If you want something more aestheticly pleasing. You can put fleece on the levels.
But I don't on my martins. Gets to dirty to fast.


----------



## BluesBrothers (Aug 22, 2010)

good to know, kiko, thanks! i like the look of the wire and not too much fleccy stuff, it fits my modern sparse buddhist decor!


----------



## lilspaz68 (Feb 24, 2007)

I don't use fleece in my Martins either, a litter/bedding on the bottom, hammocks, and toys and bare wire floors. They often will rip up teh fabric shelf liners to get to the bare shelves anyways. :

Good choice on the R-680, its lighter and less awkward than the other bigger cages and perfectly fine for your 2 rats.  It also has that lovely big door. Did you get the drop in pan or the slide-in?


----------



## BluesBrothers (Aug 22, 2010)

hi! i got the drop on pan, powder coated and the size DOES seem perfect for these two guys, so thanks! the 680 was not one of the models specifically recommended by anyone on the board bit it was the best option for the space i had and it IS spacious!!!


----------



## lilspaz68 (Feb 24, 2007)

BluesBrothers said:


> hi! i got the drop on pan, powder coated and the size DOES seem perfect for these two guys, so thanks! the 680 was not one of the models specifically recommended by anyone on the board bit it was the best option for the space i had and it IS spacious!!!

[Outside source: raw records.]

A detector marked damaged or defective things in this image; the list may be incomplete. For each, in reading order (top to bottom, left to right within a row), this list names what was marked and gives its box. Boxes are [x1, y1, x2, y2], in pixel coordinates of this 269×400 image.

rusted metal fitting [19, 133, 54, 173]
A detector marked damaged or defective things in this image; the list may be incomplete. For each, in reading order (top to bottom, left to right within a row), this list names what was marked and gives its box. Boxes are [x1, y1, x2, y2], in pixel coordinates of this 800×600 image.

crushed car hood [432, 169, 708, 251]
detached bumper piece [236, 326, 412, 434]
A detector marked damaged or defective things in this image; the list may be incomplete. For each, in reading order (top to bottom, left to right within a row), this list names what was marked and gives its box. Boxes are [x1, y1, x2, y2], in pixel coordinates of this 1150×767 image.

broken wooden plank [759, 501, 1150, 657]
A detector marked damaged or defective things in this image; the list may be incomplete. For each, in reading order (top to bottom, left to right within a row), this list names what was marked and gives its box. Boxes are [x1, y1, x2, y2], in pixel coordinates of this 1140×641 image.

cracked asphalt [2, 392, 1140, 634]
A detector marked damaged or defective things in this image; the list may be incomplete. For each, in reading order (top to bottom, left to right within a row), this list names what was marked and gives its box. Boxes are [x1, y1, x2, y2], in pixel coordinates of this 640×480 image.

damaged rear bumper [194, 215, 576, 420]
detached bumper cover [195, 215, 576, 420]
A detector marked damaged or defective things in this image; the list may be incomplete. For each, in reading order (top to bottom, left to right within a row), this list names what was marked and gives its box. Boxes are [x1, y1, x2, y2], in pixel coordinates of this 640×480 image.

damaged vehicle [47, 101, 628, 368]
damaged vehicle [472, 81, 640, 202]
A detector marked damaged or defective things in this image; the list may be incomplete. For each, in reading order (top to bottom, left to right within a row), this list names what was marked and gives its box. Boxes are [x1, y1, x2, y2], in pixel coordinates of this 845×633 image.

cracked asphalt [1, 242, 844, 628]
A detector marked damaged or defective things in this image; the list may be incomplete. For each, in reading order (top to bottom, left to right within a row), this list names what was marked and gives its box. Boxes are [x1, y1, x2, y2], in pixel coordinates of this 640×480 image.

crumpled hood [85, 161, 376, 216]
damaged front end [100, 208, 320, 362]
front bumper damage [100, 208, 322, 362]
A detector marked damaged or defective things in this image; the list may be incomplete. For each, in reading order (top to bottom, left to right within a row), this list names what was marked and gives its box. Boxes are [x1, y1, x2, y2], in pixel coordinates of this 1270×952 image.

Its my favorite Martin's cage, good enough for 3 or 4 smaller rats, spacious, but easy to lug to the bathroom and scrub down, etc.


----------



## Kiko (Sep 18, 2009)

I had 4 girls in mine for a long time before I got my CN.
I liked it better then the 695, mainly because I am 5"2 and my shower is teeny xD


----------



## eddricksmommy101 (Jul 16, 2010)

I NEVER wouldve pictured u as 5'2 kiko.

in my head u r like 6 feet tall


----------



## Jaguar (Nov 15, 2009)

I'm 5'2 also  I know the feeling haha


----------



## eddricksmommy101 (Jul 16, 2010)

Seriously? NEVER wouldve thoughtve that.

im 5'5


----------



## Kiko (Sep 18, 2009)

Omg, i WISH I was 6 feet xD
Life would be so much easier.
Us shorties know what it's like to lug a cage around xD
And I am literally an inch shorter then my CN.
i am on eye level with my ratties haha


----------



## eddricksmommy101 (Jul 16, 2010)

Wow.

COOL.

i have 4 inch heels that make me a skyscraper.

Only problem?
not allowed to wear them to school


----------